Enunciado 1 => Traduza para inglês esta frase do excerto do documento: "E tudo isto é possível alcançar nos limites dos atuais tratados."

═════ Excerto do documento ═════

(Milton Nunes, Conselheiro Económico da Aliança Progressista dos Socialistas e Democratas no Parlamento Europeu)
O 25 de abril marcou o início do namoro entre Portugal e a CEE, que acabaria em casamento em 1986. É inegável o papel que a Europa desempenhou no processo de estabilização política e na construção das traves-mestras do nosso estado de direito e democracia. Para isso, os parceiros europeus negociaram um conjunto de exigências, seguindo a estratégia do “pau e da cenoura”, rumo ao cumprimento exemplar dos critérios de adesão. Não é por acaso que na campanha das primeiras eleições constitucionais de 1976, Mário Soares e o PS tenham escolhido como slogan de campanha o célebre “Europa connosco”. O entusiasmo do povo português pelo processo de integração fervilhava nos primeiros anos de democracia e prova disso foram os níveis de participação nas primeiras eleições europeias em 1987, que continuam a ser os mais elevados de sempre. A chama da paixão foi, a pouco e pouco, substituída por um casamento de conveniência, apesar de o amor persistir. Portugal continua a ser um dos países mais pró-europeus na UE, mas fica a sensação de que o portugueses ainda não perdoaram a “traição” dos anos duros de austeridade. Sem chama e sem fulgor, atingimos os níveis mais elevados de abstenção de sempre em 2019 e sente-se no ar uma preocupante desconfiança em relação às instituições.
É preciso restabelecer a confiança e isso passa, em primeiro lugar, por reafirmar o valor acrescentado da UE na vida das pessoas e agir sem tréguas para dar resposta à crise, rumo a um futuro em que o bem-estar humano e a sustentabilidade ambiental sejam o foco da atividade política. Isso requer coragem, ambição e investimento sem precedentes, quer ao nível nacional, quer ao nível europeu. Não é possível falar de forma séria sobre estes objetivos sem falar dos vários instrumentos que continuam a faltar na UE para possibilitar mais investimento nos serviços públicos, mais criação de emprego ou para reduzir as desigualdades. Ao mesmo tempo, não podemos cair nos erros do passado porque a desconfiança também advém daí. O futuro da UE não depende de uma Conferência sobre o seu Futuro para deixar tudo na mesma. Parece-me que o Futuro da Europa dependerá sim, a curto prazo, de uma receita para a recuperação que não envolva austeridade e, a médio-longo prazo, da introdução de processos mais democráticos e transparentes para que as pessoas sintam o retorno direto do seu voto nas europeias. E tudo isto é possível alcançar nos limites dos atuais tratados.

═════ Dados fornecidos ═════

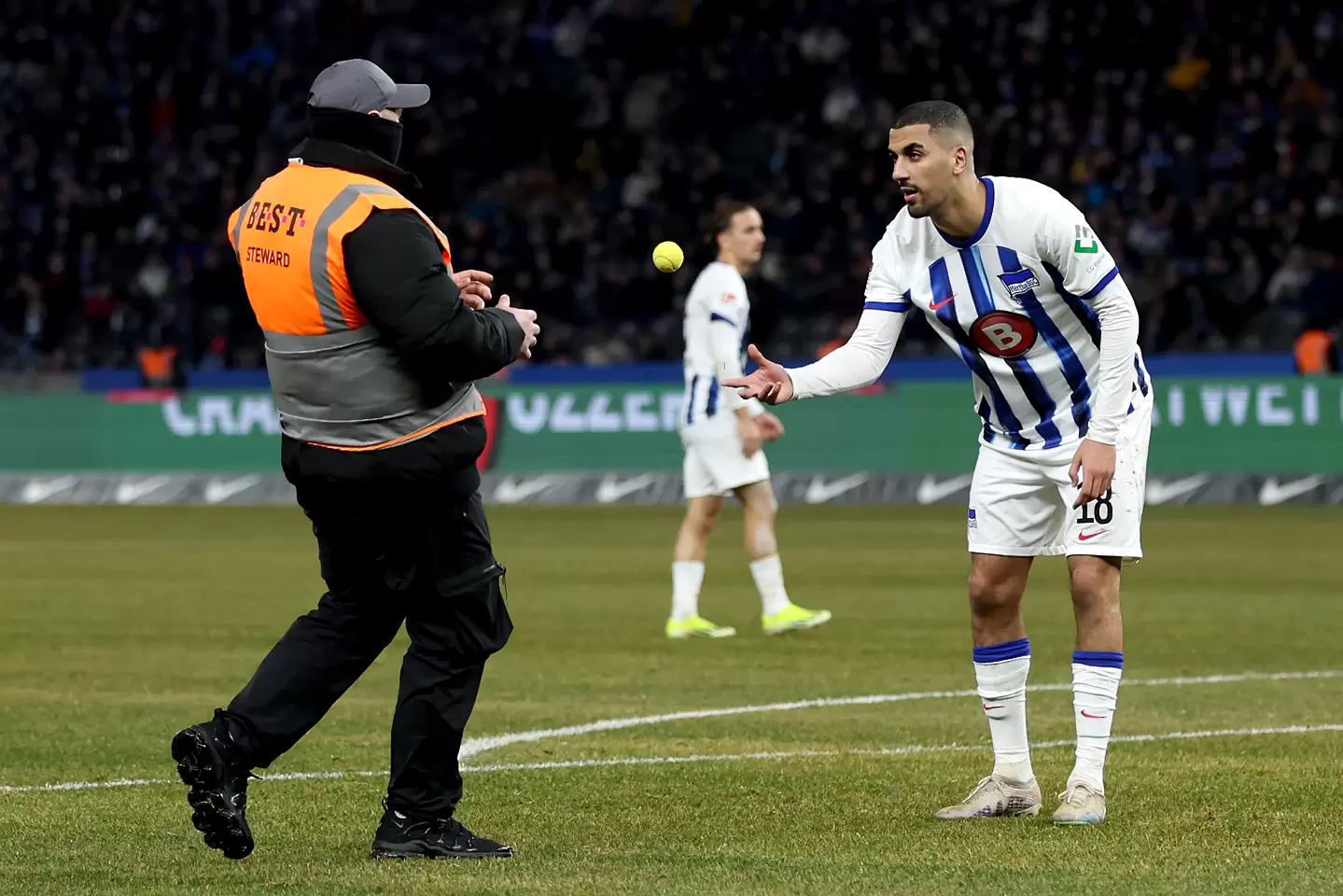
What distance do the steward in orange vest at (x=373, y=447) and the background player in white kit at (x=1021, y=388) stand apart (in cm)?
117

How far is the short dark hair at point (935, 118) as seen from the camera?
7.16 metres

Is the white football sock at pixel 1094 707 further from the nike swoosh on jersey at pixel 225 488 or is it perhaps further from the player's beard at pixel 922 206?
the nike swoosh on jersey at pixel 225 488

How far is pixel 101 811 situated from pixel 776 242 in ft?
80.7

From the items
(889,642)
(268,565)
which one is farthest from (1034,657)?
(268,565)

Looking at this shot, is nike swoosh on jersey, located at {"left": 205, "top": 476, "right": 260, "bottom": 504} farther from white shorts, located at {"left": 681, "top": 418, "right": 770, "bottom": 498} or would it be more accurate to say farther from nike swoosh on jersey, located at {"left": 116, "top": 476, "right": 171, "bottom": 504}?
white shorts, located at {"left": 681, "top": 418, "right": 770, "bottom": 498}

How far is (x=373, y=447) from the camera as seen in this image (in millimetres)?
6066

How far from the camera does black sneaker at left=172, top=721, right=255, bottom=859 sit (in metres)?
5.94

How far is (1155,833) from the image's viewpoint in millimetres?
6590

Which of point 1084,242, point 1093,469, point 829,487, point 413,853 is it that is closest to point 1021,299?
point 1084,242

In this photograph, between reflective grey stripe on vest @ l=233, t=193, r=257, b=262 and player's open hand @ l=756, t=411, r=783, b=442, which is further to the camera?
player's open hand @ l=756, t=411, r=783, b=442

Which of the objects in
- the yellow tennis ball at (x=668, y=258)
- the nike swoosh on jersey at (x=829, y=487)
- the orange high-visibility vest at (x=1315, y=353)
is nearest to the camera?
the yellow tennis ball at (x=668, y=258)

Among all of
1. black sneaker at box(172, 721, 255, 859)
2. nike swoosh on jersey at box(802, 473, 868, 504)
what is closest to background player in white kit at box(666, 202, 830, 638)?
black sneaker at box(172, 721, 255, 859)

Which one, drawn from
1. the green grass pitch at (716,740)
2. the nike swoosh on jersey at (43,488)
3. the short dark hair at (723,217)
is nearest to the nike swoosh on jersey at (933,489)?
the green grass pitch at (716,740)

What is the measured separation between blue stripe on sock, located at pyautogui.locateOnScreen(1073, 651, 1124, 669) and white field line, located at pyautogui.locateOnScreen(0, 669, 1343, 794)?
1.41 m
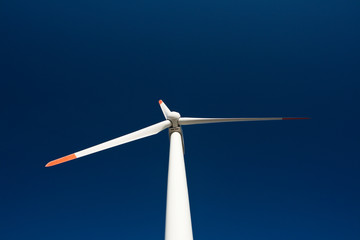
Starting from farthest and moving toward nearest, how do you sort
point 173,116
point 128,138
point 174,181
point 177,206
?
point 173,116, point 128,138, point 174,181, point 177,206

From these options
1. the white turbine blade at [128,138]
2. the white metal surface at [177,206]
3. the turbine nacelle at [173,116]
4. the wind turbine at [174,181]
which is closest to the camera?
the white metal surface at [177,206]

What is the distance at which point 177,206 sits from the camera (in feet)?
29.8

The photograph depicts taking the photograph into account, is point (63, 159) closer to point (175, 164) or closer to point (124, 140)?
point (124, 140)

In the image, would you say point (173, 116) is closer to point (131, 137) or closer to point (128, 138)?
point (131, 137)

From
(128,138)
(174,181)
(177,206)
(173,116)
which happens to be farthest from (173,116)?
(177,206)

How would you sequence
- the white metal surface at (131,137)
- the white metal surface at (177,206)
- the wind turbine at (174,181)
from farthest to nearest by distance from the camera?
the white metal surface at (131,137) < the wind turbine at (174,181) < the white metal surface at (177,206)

═════

Enunciado 2 => Nas entradas, substitua "nike swoosh on jersey" por "nike logo on shirt" da linha que contém "Which one, drawn from" à linha que contém "point 173,116, point", mantendo tudo o resto igual. Reescreva apenas essas linhas, sem as imagens.

Solução escrita 1 => And all of this can be achieved within the limits of the current treaties.

Solução escrita 2 =>
Which one, drawn from
1. the green grass pitch at (716,740)
2. the nike logo on shirt at (43,488)
3. the short dark hair at (723,217)
is nearest to the nike logo on shirt at (933,489)?
the green grass pitch at (716,740)

What is the measured separation between blue stripe on sock, located at pyautogui.locateOnScreen(1073, 651, 1124, 669) and white field line, located at pyautogui.locateOnScreen(0, 669, 1343, 794)?
1.41 m
Starting from farthest and moving toward nearest, how do you sort
point 173,116
point 128,138
point 174,181
point 177,206
?
point 173,116, point 128,138, point 174,181, point 177,206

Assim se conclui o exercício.